**Activity**
The records should be written out in full, with nothing altered.

====== Working data ======

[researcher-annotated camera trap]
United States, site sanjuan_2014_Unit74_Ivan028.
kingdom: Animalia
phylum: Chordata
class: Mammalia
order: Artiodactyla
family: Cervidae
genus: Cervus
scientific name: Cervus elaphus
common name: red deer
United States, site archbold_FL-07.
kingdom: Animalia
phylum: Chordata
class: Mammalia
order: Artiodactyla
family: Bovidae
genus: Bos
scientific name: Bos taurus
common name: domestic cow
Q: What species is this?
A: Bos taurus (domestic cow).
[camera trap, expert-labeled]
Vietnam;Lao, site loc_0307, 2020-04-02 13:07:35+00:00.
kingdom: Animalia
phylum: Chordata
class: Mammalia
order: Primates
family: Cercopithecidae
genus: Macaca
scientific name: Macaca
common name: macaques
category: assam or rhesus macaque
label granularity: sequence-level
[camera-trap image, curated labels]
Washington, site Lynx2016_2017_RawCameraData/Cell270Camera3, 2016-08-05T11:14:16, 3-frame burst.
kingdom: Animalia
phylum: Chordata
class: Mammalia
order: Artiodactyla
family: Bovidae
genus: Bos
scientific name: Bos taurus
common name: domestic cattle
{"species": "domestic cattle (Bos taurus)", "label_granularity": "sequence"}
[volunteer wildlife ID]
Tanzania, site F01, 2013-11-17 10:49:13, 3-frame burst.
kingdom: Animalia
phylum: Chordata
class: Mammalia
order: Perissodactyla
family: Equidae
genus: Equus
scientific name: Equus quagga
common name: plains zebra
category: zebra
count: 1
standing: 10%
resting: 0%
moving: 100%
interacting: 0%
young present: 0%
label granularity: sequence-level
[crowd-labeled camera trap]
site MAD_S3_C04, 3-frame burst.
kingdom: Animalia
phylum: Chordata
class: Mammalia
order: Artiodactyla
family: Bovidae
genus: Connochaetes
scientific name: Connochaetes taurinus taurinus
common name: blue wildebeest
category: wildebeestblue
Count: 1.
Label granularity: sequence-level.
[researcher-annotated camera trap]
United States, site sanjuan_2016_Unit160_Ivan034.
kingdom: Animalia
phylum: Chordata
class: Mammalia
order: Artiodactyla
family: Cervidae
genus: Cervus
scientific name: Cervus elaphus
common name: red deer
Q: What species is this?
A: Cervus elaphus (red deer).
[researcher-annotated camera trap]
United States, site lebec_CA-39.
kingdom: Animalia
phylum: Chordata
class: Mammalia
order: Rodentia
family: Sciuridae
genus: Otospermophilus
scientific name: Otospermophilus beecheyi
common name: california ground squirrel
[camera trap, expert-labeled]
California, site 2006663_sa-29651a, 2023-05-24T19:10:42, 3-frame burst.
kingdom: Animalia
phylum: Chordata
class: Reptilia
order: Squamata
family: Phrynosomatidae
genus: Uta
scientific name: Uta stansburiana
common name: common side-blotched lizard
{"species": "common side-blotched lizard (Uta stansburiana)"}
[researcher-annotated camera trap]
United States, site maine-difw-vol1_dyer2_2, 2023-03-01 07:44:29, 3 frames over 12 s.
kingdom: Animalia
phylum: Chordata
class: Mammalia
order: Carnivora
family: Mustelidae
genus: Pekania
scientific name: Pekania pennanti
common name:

======

**Response area**
[researcher-annotated camera trap]
United States, site sanjuan_2014_Unit74_Ivan028.
kingdom: Animalia
phylum: Chordata
class: Mammalia
order: Artiodactyla
family: Cervidae
genus: Cervus
scientific name: Cervus elaphus
common name: red deer
United States, site archbold_FL-07.
kingdom: Animalia
phylum: Chordata
class: Mammalia
order: Artiodactyla
family: Bovidae
genus: Bos
scientific name: Bos taurus
common name: domestic cow
Q: What species is this?
A: Bos taurus (domestic cow).
[camera trap, expert-labeled]
Vietnam;Lao, site loc_0307, 2020-04-02 13:07:35+00:00.
kingdom: Animalia
phylum: Chordata
class: Mammalia
order: Primates
family: Cercopithecidae
genus: Macaca
scientific name: Macaca
common name: macaques
category: assam or rhesus macaque
label granularity: sequence-level
[camera-trap image, curated labels]
Washington, site Lynx2016_2017_RawCameraData/Cell270Camera3, 2016-08-05T11:14:16, 3-frame burst.
kingdom: Animalia
phylum: Chordata
class: Mammalia
order: Artiodactyla
family: Bovidae
genus: Bos
scientific name: Bos taurus
common name: domestic cattle
{"species": "domestic cattle (Bos taurus)", "label_granularity": "sequence"}
[volunteer wildlife ID]
Tanzania, site F01, 2013-11-17 10:49:13, 3-frame burst.
kingdom: Animalia
phylum: Chordata
class: Mammalia
order: Perissodactyla
family: Equidae
genus: Equus
scientific name: Equus quagga
common name: plains zebra
category: zebra
count: 1
standing: 10%
resting: 0%
moving: 100%
interacting: 0%
young present: 0%
label granularity: sequence-level
[crowd-labeled camera trap]
site MAD_S3_C04, 3-frame burst.
kingdom: Animalia
phylum: Chordata
class: Mammalia
order: Artiodactyla
family: Bovidae
genus: Connochaetes
scientific name: Connochaetes taurinus taurinus
common name: blue wildebeest
category: wildebeestblue
Count: 1.
Label granularity: sequence-level.
[researcher-annotated camera trap]
United States, site sanjuan_2016_Unit160_Ivan034.
kingdom: Animalia
phylum: Chordata
class: Mammalia
order: Artiodactyla
family: Cervidae
genus: Cervus
scientific name: Cervus elaphus
common name: red deer
Q: What species is this?
A: Cervus elaphus (red deer).
[researcher-annotated camera trap]
United States, site lebec_CA-39.
kingdom: Animalia
phylum: Chordata
class: Mammalia
order: Rodentia
family: Sciuridae
genus: Otospermophilus
scientific name: Otospermophilus beecheyi
common name: california ground squirrel
[camera trap, expert-labeled]
California, site 2006663_sa-29651a, 2023-05-24T19:10:42, 3-frame burst.
kingdom: Animalia
phylum: Chordata
class: Reptilia
order: Squamata
family: Phrynosomatidae
genus: Uta
scientific name: Uta stansburiana
common name: common side-blotched lizard
{"species": "common side-blotched lizard (Uta stansburiana)"}
[researcher-annotated camera trap]
United States, site maine-difw-vol1_dyer2_2, 2023-03-01 07:44:29, 3 frames over 12 s.
kingdom: Animalia
phylum: Chordata
class: Mammalia
order: Carnivora
family: Mustelidae
genus: Pekania
scientific name: Pekania pennanti
common name:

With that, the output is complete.